Cracked heels are often the result of overly dry, thickened skin that splits under the pressure of standing and walking. For the afflicted, it happens in summer while wearing sandals, and during zero humidity winters. In many ways the problem of dry feet is the opposite of sweaty feet. It can be a really painful problem, especially as it gets worse.
This simple solution came from an old friend - Karyn in Oregon, who died recently in 1999. She had some crazy ideas about a lot of things. One idea was intimate uses for Krazy glue™ AKA Super glue™. She told me that hospitals use it in surgery sometimes, somewhat of a revelation to me. After a little research I found there is a chemical difference in the retail grade1 but I still felt I could still take her advice seriously. I knew it is relatively nontoxic in small amounts, but I'd always listened to word on the street to keep it away from body parts if I wanted them only attached in the right places. She on the other hand, used to use it for DIY skin repairs
It may sound a little Frankensteinian at first, but it works. Hold a crack closed, touch the applicator tip to the fissure and allow half a drop of the good stuff to flow along by capillary action thence sealing it. Allow a few minutes to dry. It is best if the split skin is cleaned, the glue is used sparingly and penetration is not deep enough to impede healing.
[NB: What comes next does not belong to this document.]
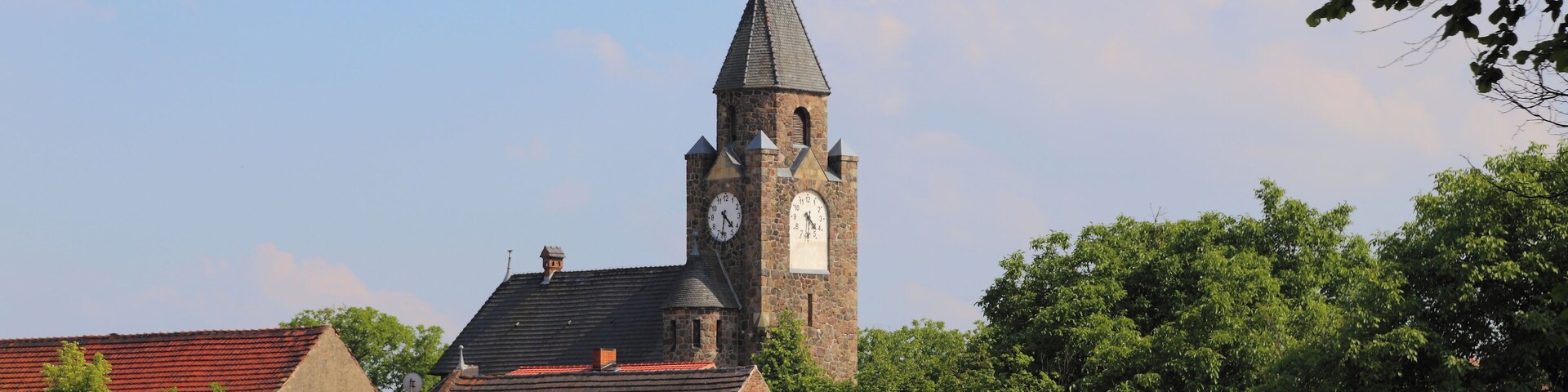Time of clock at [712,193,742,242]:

Feet are pretty much the ugly stepsisters of our extremities, so a little glue won't disfigure them and its an instant mechanical solution stopping thepain of walking on cracked feet. Anyhow, in a few days the glue wears off,
1 Medical grade cyanoacrylate contains butyl, iso-butyl or octyl esters These are more expensive to manufacture but have special properties useful in medicine, such as flexiblity, greater inertia and a lesser tendancy to produce heat while curing. In contrast, methyl esters are used in most retail grade cyanoacrylate because they are the cheapest to produce and also have the strongest bond.
NB With respect to thelady below. Use your discretion when considering this solution, as it is more along the lines of first aid. As a guy, sometimes in remote places hiking, I've found it useful to stop the problem getting worse. But I guess if your feet look like pack ice in summer you should refrain from lacquering them in glue. Still, in a pinch I'd rather take a drop of glue than a scalpel to my feet.
This node is based on successful anecdotal evidence and lacks validation from a large sample size, animal testing or statistical analysis. Your own experience may vary based on geographical location, severity of the condition, skin micro-flora, individual biochemistry, species, habitat and unusual foot practices. If wealth and proximity allow regular visits to a podiatrist, consider this alternative.